[python] Python list subtraction operation

I want to do something similar to this:

>>> x = [1,2,3,4,5,6,7,8,9,0]  
>>> x  
[1, 2, 3, 4, 5, 6, 7, 8, 9, 0]  
>>> y = [1,3,5,7,9]  
>>> y  
[1, 3, 5, 7, 9]  
>>> y - x   # (should return [2,4,6,8,0])

But this is not supported by python lists What is the best way of doing it?

This question is related to python list

The answer is


Use set difference

>>> z = list(set(x) - set(y))
>>> z
[0, 8, 2, 4, 6]

Or you might just have x and y be sets so you don't have to do any conversions.


Try this.

def subtract_lists(a, b):
    """ Subtracts two lists. Throws ValueError if b contains items not in a """
    # Terminate if b is empty, otherwise remove b[0] from a and recurse
    return a if len(b) == 0 else [a[:i] + subtract_lists(a[i+1:], b[1:]) 
                                  for i in [a.index(b[0])]][0]

>>> x = [1,2,3,4,5,6,7,8,9,0]
>>> y = [1,3,5,7,9]
>>> subtract_lists(x,y)
[2, 4, 6, 8, 0]
>>> x = [1,2,3,4,5,6,7,8,9,0,9]
>>> subtract_lists(x,y)
[2, 4, 6, 8, 0, 9]     #9 is only deleted once
>>>

The other solutions have one of a few problems:

  1. They don't preserve order, or
  2. They don't remove a precise count of elements, e.g. for x = [1, 2, 2, 2] and y = [2, 2] they convert y to a set, and either remove all matching elements (leaving [1] only) or remove one of each unique element (leaving [1, 2, 2]), when the proper behavior would be to remove 2 twice, leaving [1, 2], or
  3. They do O(m * n) work, where an optimal solution can do O(m + n) work

Alain was on the right track with Counter to solve #2 and #3, but that solution will lose ordering.
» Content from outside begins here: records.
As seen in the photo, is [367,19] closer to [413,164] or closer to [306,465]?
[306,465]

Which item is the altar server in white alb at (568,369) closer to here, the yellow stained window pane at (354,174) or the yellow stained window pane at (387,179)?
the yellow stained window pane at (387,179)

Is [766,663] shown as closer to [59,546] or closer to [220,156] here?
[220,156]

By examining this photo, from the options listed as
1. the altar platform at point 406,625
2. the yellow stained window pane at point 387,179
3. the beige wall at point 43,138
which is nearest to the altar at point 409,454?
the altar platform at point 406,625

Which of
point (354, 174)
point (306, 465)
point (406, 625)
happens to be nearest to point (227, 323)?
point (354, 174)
The solution that preserves order (removing the first n copies of each value for n repetitions in the list of values to remove) is:

from collections import Counter

x = [1,2,3,4,3,2,1]  
y = [1,2,2]  
remaining = Counter(y)

out = []
for val in x:
    if remaining[val]:
        remaining[val] -= 1
    else:
        out.append(val)
# out is now [3, 4, 3, 1], having removed the first 1 and both 2s.

Try it online!

To make it remove the last copies of each element, just change the for loop to for val in reversed(x): and add out.reverse() immediately after exiting the for loop.

Constructing the Counter is O(n) in terms of y's length, iterating x is O(n) in terms of x's length, and Counter membership testing and mutation are O(1), while list.append is amortized O(1) (a given append can be O(n), but for many appends, the overall big-O averages O(1) since fewer and fewer of them require a reallocation), so the overall work done is O(m + n).
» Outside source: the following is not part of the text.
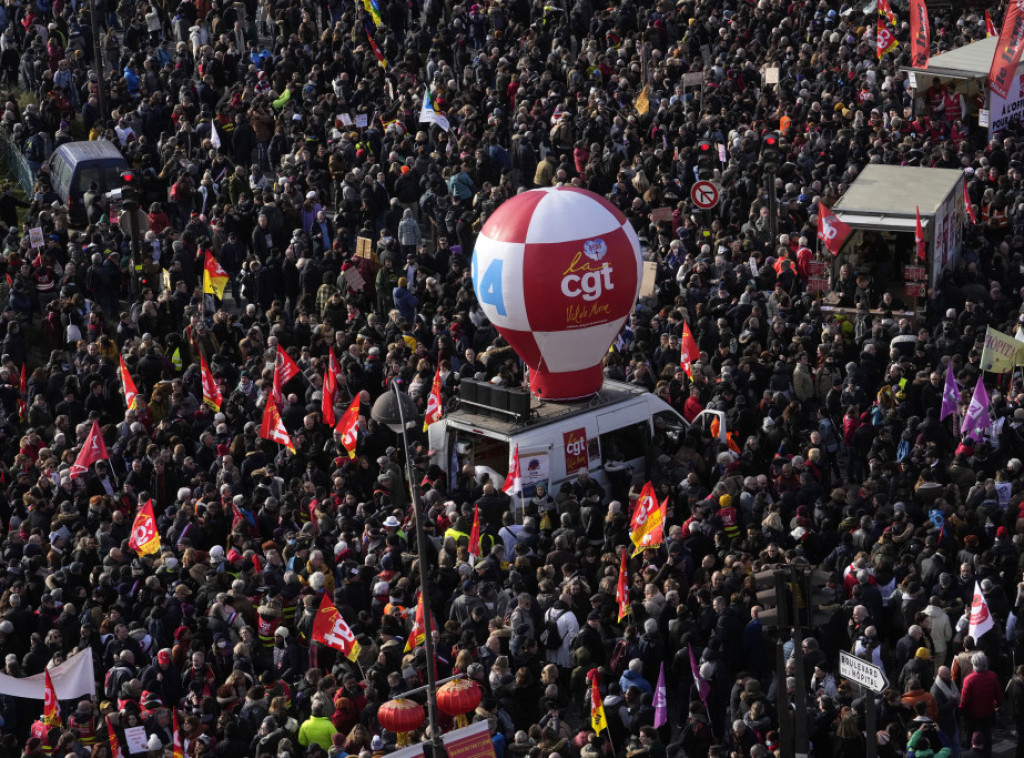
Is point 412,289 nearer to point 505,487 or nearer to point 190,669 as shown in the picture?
point 505,487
You can also test for to determine if there were any elements in y that were not removed from x by testing:

remaining = +remaining  # Removes all keys with zero counts from Counter
if remaining:
    # remaining contained elements with non-zero counts

Looking up values in sets are faster than looking them up in lists:

[item for item in x if item not in set(y)]

I believe this will scale slightly better than:

[item for item in x if item not in y]

Both preserve the order of the lists.


I think the easiest way to achieve this is by using set().
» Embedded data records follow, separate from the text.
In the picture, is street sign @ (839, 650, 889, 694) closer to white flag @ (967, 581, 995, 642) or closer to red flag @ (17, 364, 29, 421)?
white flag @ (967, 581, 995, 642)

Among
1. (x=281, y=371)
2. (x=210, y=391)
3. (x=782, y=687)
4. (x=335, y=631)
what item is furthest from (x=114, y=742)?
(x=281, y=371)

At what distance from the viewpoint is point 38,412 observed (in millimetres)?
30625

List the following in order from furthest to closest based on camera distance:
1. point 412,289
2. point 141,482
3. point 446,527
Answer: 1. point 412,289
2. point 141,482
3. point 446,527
>>> x = [1,2,3,4,5,6,7,8,9,0]  
>>> y = [1,3,5,7,9]  
>>> list(set(x)- set(y))
[0, 2, 4, 6, 8]

This example subtracts two lists:

# List of pairs of points
list = []
list.append([(602, 336), (624, 365)])
list.append([(635, 336), (654, 365)])
list.append([(642, 342), (648, 358)])
list.append([(644, 344), (646, 356)])
list.append([(653, 337), (671, 365)])
list.append([(728, 13), (739, 32)])
list.append([(756, 59), (767, 79)])

itens_to_remove = []
itens_to_remove.append([(642, 342), (648, 358)])
itens_to_remove.append([(644, 344), (646, 356)])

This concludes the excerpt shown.